The Bridal Bouquet Toss
At its inception, the bouquet formed part of the wreaths and garlands worn by both the bride and groom. It was considered a symbol of happiness. Today the practice of tossing the bouquet is an offshoot of throwing the garter. The single woman who catches the bouquet is believed to be the next to marry.

The Wedding Day Garter Toss

Throwing the garter began in France when pieces of the bridal attire were considered lucky. The bride would throw the garter to the guests at the wedding and whoever caught it could expect good luck. The groom traditionally removes the garter from the bride and throws it to the unmarried men. The man who catches it is thought to be the next to marry. At some weddings the man who catches the garter will place it on the leg of the lady who caught the bouquet or they may start the next dance. It is also common for the recipients of the bouquet and garter to have a photograph taken with the bride and groom. The garter is placed on the bride’s right leg, just above the knee.
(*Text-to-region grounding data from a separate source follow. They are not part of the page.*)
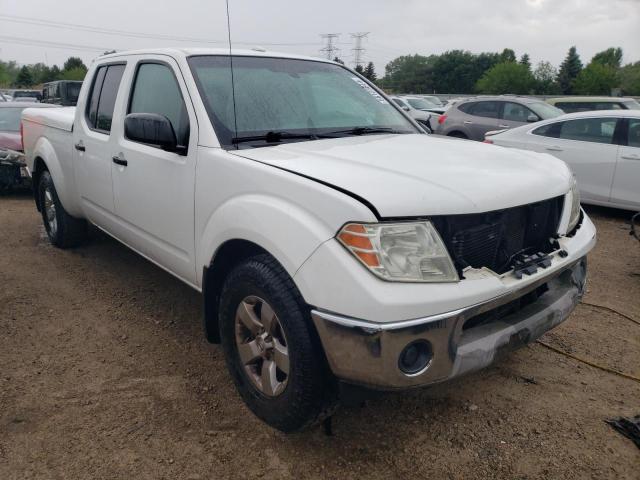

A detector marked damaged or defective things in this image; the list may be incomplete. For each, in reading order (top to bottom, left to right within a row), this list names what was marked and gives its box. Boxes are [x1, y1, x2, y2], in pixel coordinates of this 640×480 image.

crumpled hood [232, 135, 572, 218]
damaged front bumper [312, 256, 588, 388]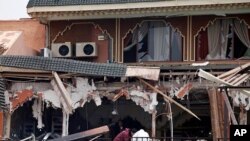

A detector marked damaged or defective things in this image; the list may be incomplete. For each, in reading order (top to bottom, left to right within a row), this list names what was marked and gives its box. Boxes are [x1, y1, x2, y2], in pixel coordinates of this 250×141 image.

broken timber [138, 77, 200, 120]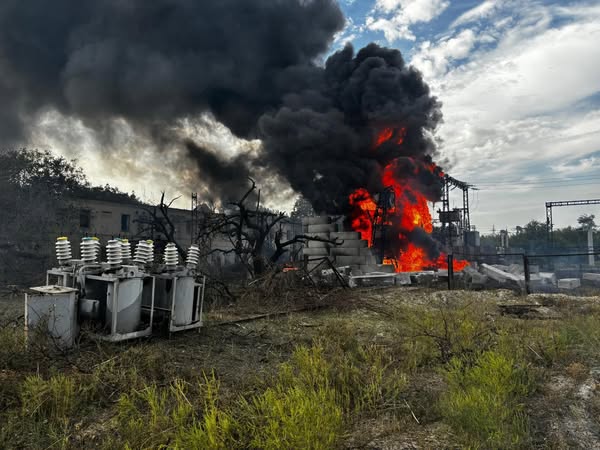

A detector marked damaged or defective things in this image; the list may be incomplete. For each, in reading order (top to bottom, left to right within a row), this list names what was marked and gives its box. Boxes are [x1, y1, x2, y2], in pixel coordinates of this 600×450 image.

explosion damage [0, 0, 468, 270]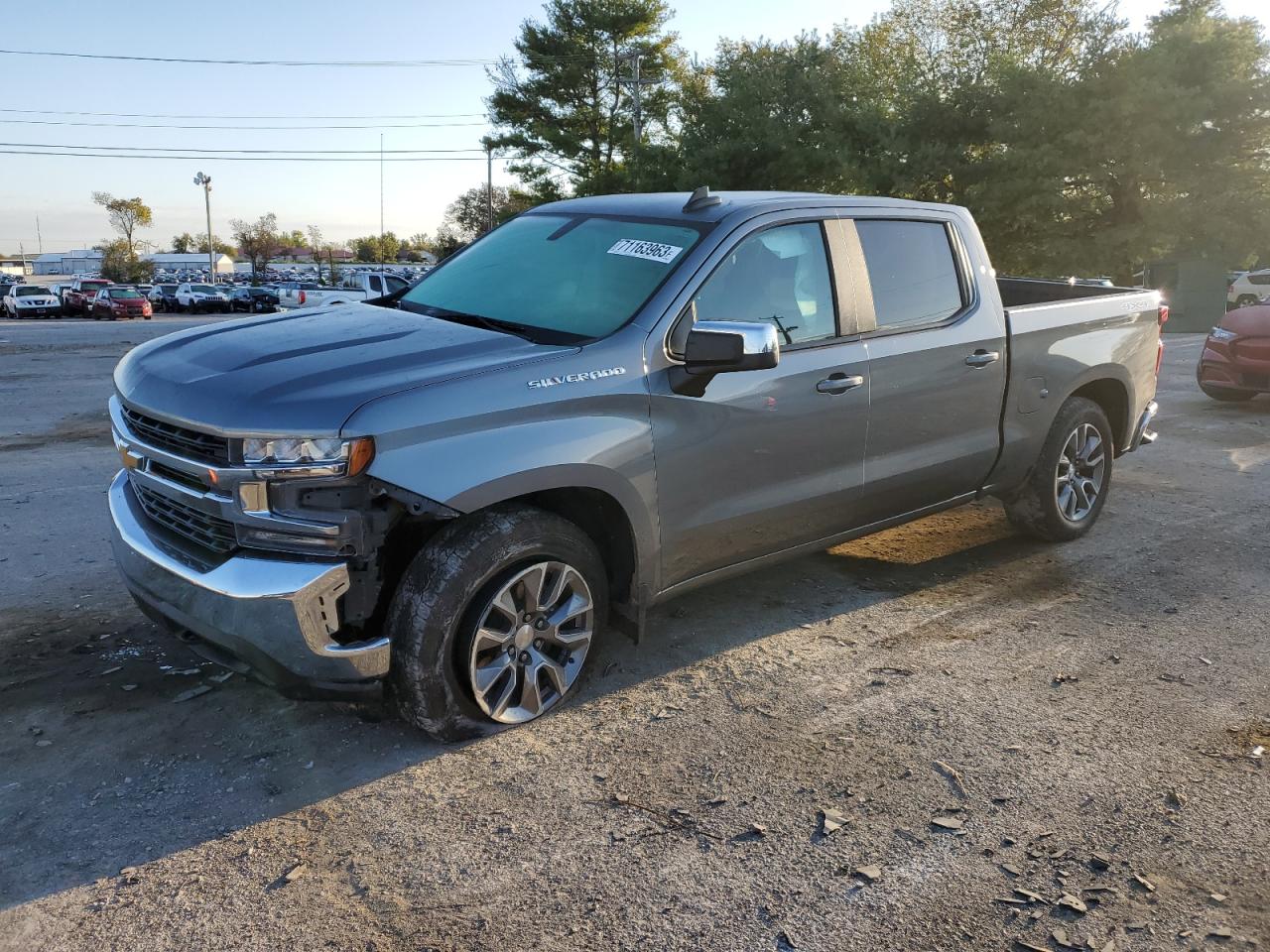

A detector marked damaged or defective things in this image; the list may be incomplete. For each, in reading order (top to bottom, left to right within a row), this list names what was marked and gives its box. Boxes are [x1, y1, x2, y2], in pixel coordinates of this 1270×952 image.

damaged front bumper [108, 472, 386, 700]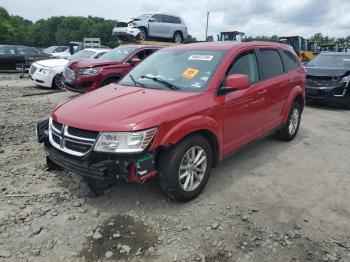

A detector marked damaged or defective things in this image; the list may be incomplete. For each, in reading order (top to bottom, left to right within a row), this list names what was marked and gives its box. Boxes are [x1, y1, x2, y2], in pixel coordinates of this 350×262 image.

broken headlight [94, 128, 157, 154]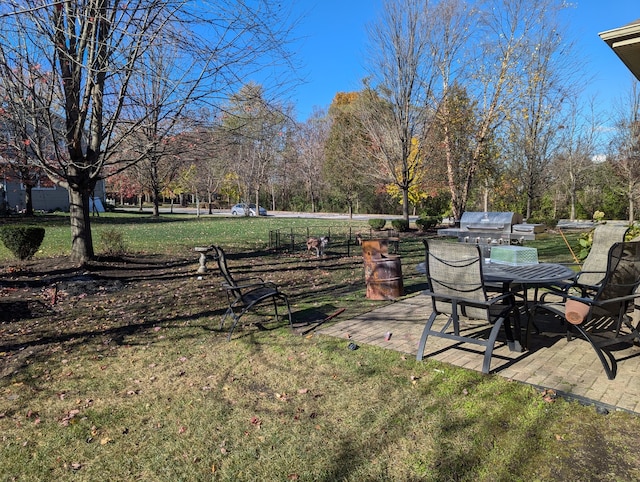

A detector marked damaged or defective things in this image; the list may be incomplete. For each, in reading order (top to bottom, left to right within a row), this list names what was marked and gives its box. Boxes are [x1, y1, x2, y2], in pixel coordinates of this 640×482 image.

rusty metal barrel [362, 239, 402, 300]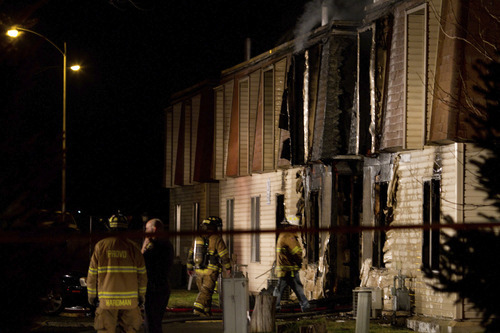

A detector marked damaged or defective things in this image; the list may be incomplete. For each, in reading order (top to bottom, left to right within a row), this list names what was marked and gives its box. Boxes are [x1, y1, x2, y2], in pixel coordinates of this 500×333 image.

burned apartment building [165, 0, 500, 328]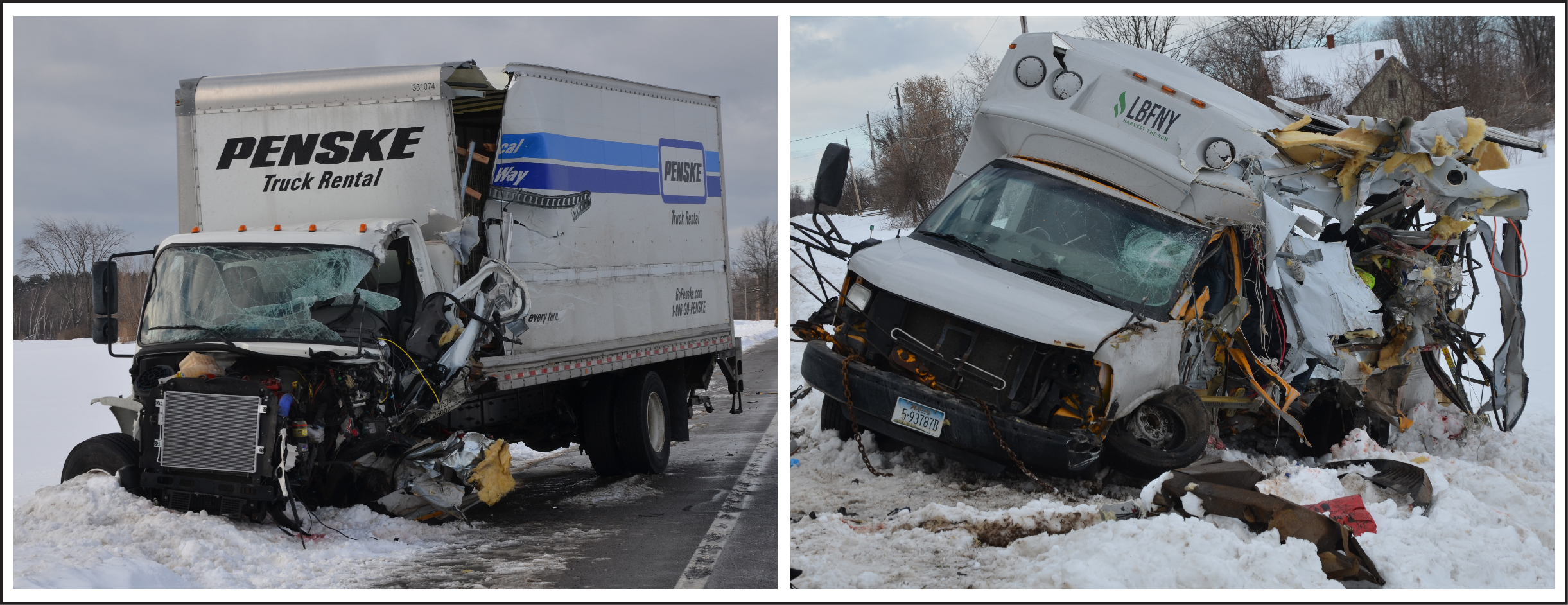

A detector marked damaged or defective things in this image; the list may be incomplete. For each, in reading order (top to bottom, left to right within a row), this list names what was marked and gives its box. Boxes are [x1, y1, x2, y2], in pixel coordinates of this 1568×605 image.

shattered windshield [137, 243, 401, 344]
damaged truck cab [65, 61, 740, 523]
shattered windshield [916, 159, 1204, 311]
damaged truck cab [796, 33, 1530, 479]
crushed van cab [790, 33, 1537, 479]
Wedding Reception Speeches and Toasts
Wedding toasts were originally a French custom. Bread was placed in a wine glass and passed around to the guests. The first person to reach the bread was expected to enjoy good luck. Toasts are traditionally given males of the importance: the father of the bride, the groom and the best man. The order of these toasts varies culturally, and today can be chosen by the bride and groom themselves, or together with their families. Anyone may propose a toast at the ceremony. Most people proposing a toast will want to have time to prepare and rehearse their speeches, so the person giving the toasts should be approached well before the wedding day. The groom and the father of the bride usually give very thoughtful and emotional speeches, while the best man often chooses to be rather comical, and perhaps not always tasteful. If this is of concern, discuss this beforehand to prevent any embarrassment. Speeches should be short, sincere and discriminating. Humour, in good taste, can make a speech!